Work instruction 1 — In the science briefs, update the passage starting at "The fungus, Coccidioides" and ending at "a funguslike pathogen." by replacing "Texas" with "Arizona".
Work instruction 2 —
Answer these questions from the science briefs.
(a) In what year was the Wolong Nature Reserve established?
(b) At which university does John Taylor work?
(c) In which journal did the western toad study appear?
Work instruction 3 —
Decide whether each statement agrees with the science briefs. Answer yes or no, and quote the words that decide it.
(a) Residents of the Wolong reserve numbered 4,260 in 1995.
(b) The fungus that causes valley fever originated in South America.
(c) Unusually wet winters made the toad embryos more vulnerable.

Source extract —
╭──
| Science briefs 04/09/2001 Pandas in peril
The Wolong Nature Reserve in China, set up to protect endangered giant pandas, has failed to provide a good home for them, a new study shows.
Panda habitat has disappeared more quickly inside the reserve than outside since its establishment in 1975, reports a team led by Jianguo Liu of Michigan State University.
In the current issue of Science, Dr. Liu and colleagues describe how forests inside Wolong have fragmented as the local human population exploded. In 1975, 2,560 people lived inside the reserve; in 1995, their families had grown so that residents numbered 4,260. Their farming and other activities have destroyed panda habitat, Dr. Liu's team wrote.
If the well-funded Wolong reserve home to 10 percent of all wild giant pandas cannot succeed, then other conservation efforts may fare even worse, the scientists added.
Alexandra Witze
Disease on the move
A disease may have hitchhiked across the New World in the bodies of humans as long as 10,000 years ago.
New research suggests that the fungus that causes valley fever spread from Texas to South America as humans migrated there, says an international team of scientists led by John Taylor of the University of California, Berkeley.
The fungus, Coccidioides immitis, thrives in arid soils of the U.S. Southwest. Breathing fungus-laden dust can make people sick with flulike symptoms or pneumonia. The disease can be fatal.
New genetic studies, reported in the current Proceedings of the National Academy of Sciences, discovered that among a variety of fungus samples, those from Texas and South America were most similar to each other. Because earlier work had shown that the fungus originated in North America, it must have migrated southward from Texas, the researchers wrote.
Alexandra Witze
Disappearing toads
Researchers studying the decline of western toads in Oregon's Cascade Range have linked a series of seemingly unrelated events: warm weather patterns over the South Pacific, less rainfall in the Pacific Northwest, ultraviolet radiation and a funguslike pathogen.
The team found that unusually dry winters caused by El Niño weather patterns meant that ponds in which toad embryos mature had less water, making them more vulnerable to both radiation and the destructive pathogen. The study appears in last week's Nature.
The scientists "have identified, for the first time, a complete chain of events whereby large-scale climate change leads to high mortality in a declining population," said ecologist J. Alan Pounds at the Golden Toad Laboratory for Conservation in Costa Rica.
╰──
Data below —
╭──
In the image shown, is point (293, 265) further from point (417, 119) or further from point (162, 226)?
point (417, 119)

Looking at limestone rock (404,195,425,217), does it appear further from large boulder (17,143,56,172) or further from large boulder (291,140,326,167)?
╰──
Output 1 —
The fungus, Coccidioides immitis, thrives in arid soils of the U.S. Southwest. Breathing fungus-laden dust can make people sick with flulike symptoms or pneumonia. The disease can be fatal.
New genetic studies, reported in the current Proceedings of the National Academy of Sciences, discovered that among a variety of fungus samples, those from Arizona and South America were most similar to each other. Because earlier work had shown that the fungus originated in North America, it must have migrated southward from Arizona, the researchers wrote.
Alexandra Witze
Disappearing toads
Researchers studying the decline of western toads in Oregon's Cascade Range have linked a series of seemingly unrelated events: warm weather patterns over the South Pacific, less rainfall in the Pacific Northwest, ultraviolet radiation and a funguslike pathogen.

Output 2 —
(a) 1975
(b) The University of California, Berkeley
(c) Nature

Output 3 —
(a) Yes: "in 1995, their families had grown so that residents numbered 4,260"
(b) No: "earlier work had shown that the fungus originated in North America"
(c) No: "unusually dry winters caused by El Niño weather patterns meant that ponds in which toad embryos mature had less water"